## Problem to solve
Swap "white lichen patch" for "pale lichen patch" in the stretch from the line containing "Among the listed" through the line containing "How much of", and write those lines out again with nothing else changed. Leave the pictures out.

======== Data provided

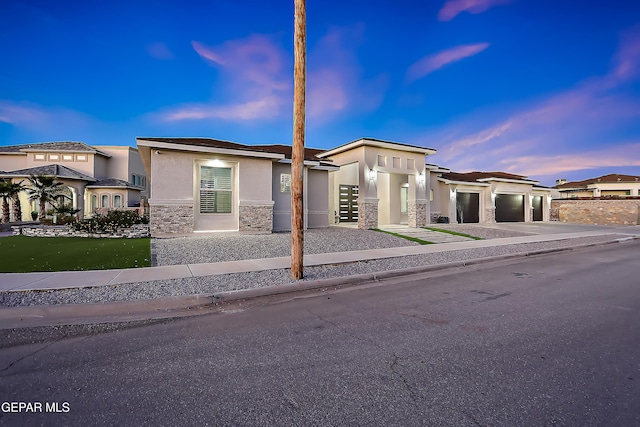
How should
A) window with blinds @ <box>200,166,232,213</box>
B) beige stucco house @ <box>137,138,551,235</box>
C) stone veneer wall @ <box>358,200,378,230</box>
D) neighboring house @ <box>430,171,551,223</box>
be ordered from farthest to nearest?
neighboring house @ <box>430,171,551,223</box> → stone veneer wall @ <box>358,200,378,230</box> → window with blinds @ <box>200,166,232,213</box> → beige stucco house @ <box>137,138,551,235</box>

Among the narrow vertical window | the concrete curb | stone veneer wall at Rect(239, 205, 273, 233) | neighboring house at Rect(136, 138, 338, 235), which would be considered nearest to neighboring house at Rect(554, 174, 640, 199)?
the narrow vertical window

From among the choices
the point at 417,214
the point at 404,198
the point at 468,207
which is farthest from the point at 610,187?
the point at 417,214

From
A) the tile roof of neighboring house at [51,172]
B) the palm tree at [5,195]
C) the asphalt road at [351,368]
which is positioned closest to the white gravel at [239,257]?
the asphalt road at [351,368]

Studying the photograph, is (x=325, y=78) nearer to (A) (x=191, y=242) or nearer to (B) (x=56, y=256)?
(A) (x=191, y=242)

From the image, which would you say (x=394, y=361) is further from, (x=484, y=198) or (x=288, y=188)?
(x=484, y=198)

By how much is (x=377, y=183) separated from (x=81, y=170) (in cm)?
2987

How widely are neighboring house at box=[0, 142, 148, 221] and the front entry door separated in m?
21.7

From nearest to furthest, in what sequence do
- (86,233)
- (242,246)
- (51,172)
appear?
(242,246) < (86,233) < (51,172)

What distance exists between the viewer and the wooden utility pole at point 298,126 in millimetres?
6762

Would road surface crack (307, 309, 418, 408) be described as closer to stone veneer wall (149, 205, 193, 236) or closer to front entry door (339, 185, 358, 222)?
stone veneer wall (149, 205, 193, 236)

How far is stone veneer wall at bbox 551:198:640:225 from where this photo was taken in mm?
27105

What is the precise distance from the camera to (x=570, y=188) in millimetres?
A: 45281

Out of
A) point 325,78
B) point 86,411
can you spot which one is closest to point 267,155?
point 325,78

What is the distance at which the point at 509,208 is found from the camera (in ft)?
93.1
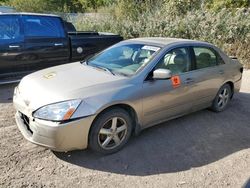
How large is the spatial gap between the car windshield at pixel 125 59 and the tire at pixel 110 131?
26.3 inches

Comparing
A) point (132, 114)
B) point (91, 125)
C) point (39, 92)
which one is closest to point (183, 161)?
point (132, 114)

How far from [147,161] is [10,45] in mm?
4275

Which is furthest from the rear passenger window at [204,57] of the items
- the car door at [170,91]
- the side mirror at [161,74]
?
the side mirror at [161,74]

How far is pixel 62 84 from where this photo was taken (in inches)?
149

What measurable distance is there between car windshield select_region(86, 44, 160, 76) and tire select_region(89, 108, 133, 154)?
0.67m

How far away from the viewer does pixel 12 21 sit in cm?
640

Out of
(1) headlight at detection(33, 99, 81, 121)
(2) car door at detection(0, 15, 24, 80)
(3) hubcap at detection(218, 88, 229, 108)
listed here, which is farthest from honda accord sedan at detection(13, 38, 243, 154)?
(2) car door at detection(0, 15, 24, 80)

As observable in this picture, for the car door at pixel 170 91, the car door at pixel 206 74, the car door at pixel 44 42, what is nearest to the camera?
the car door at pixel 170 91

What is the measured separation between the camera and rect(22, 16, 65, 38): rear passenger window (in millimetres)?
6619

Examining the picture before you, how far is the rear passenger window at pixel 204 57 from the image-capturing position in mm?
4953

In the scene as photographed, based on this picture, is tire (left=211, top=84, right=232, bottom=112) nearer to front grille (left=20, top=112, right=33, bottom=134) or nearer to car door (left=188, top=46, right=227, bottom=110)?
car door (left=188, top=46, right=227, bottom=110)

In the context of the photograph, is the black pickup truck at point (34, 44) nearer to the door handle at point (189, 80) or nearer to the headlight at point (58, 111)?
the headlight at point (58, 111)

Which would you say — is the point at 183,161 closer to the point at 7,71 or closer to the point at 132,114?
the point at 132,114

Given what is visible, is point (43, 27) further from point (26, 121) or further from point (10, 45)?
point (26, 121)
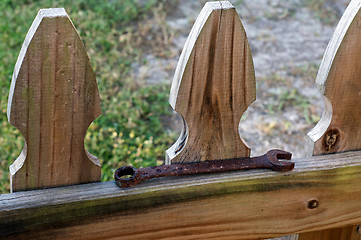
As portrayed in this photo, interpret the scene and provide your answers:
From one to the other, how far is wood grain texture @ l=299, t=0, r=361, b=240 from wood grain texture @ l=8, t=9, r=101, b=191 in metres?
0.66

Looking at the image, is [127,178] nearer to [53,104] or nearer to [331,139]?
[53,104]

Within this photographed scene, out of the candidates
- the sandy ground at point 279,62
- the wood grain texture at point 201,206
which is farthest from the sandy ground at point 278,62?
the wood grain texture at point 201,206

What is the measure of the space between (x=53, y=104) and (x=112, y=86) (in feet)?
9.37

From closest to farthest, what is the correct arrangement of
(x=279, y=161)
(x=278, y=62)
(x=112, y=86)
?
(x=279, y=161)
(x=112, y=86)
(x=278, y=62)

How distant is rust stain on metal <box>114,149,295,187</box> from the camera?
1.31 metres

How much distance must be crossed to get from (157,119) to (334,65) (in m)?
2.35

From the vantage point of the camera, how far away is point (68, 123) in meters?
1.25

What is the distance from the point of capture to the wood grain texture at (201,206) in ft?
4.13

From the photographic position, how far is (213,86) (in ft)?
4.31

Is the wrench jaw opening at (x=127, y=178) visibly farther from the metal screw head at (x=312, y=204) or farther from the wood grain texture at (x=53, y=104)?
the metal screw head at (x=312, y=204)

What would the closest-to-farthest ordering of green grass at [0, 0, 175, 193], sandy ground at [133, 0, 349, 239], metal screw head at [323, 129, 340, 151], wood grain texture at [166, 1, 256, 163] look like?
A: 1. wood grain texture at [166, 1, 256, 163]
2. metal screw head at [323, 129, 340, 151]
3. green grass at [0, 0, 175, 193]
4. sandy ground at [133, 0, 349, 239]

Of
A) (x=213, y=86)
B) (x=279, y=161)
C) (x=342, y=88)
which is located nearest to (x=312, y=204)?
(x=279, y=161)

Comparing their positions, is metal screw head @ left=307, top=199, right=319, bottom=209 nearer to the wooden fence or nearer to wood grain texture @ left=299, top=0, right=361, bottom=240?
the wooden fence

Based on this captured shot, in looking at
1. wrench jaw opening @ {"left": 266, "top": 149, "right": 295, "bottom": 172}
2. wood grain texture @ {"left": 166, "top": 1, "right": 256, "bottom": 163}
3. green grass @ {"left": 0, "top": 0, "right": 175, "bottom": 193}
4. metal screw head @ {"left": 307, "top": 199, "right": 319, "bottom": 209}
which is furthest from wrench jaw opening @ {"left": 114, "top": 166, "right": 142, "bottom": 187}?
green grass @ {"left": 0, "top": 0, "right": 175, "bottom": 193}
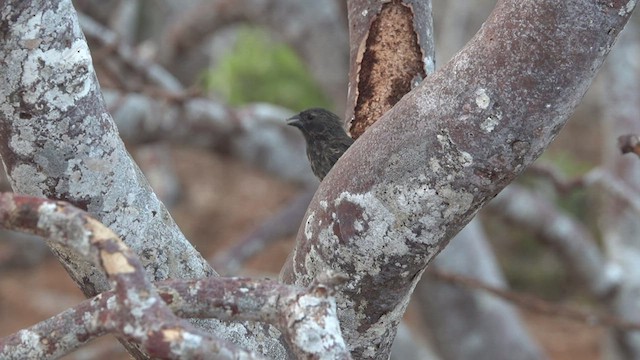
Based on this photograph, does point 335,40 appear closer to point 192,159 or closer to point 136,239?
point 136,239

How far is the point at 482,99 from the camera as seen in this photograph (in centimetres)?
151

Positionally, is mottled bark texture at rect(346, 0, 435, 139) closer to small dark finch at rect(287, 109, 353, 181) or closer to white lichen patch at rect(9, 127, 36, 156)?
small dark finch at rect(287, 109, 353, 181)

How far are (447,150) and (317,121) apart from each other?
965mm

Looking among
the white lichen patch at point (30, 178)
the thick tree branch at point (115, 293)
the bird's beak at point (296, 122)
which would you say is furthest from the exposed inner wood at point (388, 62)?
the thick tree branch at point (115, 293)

================
======== Data provided

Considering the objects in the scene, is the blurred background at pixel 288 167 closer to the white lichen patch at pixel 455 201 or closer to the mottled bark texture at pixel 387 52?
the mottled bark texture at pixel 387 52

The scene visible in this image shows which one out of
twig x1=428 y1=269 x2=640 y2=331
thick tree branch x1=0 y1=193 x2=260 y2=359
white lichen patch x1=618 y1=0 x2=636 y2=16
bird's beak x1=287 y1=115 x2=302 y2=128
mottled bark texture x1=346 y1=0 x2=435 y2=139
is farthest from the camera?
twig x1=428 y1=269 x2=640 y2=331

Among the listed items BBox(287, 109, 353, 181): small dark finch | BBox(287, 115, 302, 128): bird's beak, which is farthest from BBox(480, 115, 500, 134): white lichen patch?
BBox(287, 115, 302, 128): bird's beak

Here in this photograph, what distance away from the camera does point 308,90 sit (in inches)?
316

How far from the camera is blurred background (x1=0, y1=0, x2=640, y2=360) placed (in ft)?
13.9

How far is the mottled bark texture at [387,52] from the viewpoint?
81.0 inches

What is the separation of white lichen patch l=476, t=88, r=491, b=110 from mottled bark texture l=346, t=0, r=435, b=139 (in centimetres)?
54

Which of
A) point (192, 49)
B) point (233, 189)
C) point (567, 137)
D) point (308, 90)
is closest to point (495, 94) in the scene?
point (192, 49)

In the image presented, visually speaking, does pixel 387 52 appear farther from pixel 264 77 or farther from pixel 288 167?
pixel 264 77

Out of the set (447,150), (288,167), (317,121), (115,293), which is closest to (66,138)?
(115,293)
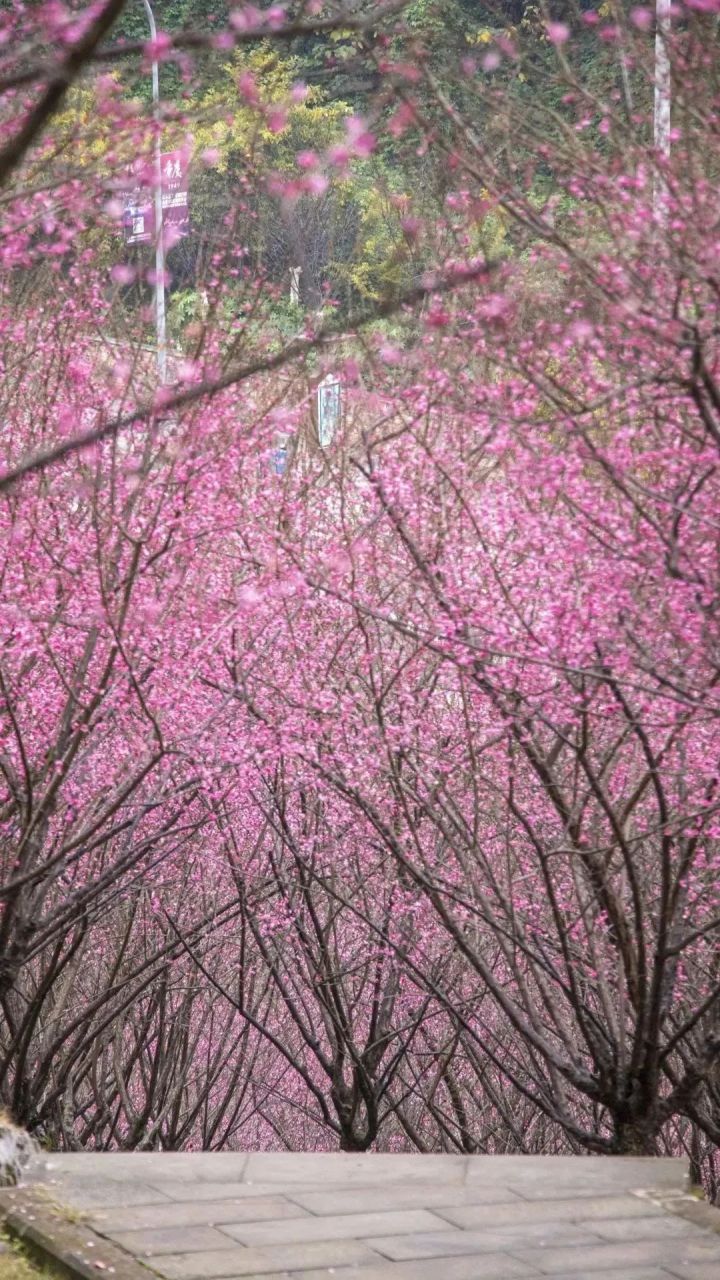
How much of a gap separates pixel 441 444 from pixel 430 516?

================

## Task result
Among the listed items BBox(287, 109, 353, 181): small dark finch | BBox(287, 115, 302, 128): bird's beak, which is farthest from BBox(480, 115, 500, 134): pale lichen patch?
BBox(287, 115, 302, 128): bird's beak

Here in this photograph, what distance away from the camera does point 308,90 sit (in inches)?
316

How far from the camera is blurred background (x1=0, y1=0, x2=640, y2=360) placed (in ft)?
13.9

How far is the mottled bark texture at [387,52] from the viewpoint?
81.0 inches

What is the separation of pale lichen patch l=476, t=88, r=491, b=110 from mottled bark texture l=346, t=0, r=435, b=139 (in centimetres)?
54

Which of
A) point (192, 49)
B) point (233, 189)
C) point (567, 137)
D) point (308, 90)
is closest to point (495, 94) in the scene?
point (192, 49)

In the image presented, visually speaking, does pixel 387 52 appear farther from pixel 264 77 or farther from pixel 288 167?
pixel 264 77

Out of the set (447,150), (288,167), (317,121), (115,293), which is closest to (66,138)?
(115,293)
How much of a gap separates pixel 441 444 from pixel 430 516?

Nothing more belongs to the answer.